:: Supplied records ::
+ + + + + + +

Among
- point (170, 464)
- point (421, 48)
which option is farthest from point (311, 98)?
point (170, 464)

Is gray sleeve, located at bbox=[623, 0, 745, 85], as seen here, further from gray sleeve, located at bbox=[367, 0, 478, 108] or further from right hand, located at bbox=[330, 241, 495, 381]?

+ + + + + + +

:: Written exercise ::
Show each line of the data above that contains the string "point". Case counts.

:: Full solution ::
- point (170, 464)
- point (421, 48)
which option is farthest from point (311, 98)?
point (170, 464)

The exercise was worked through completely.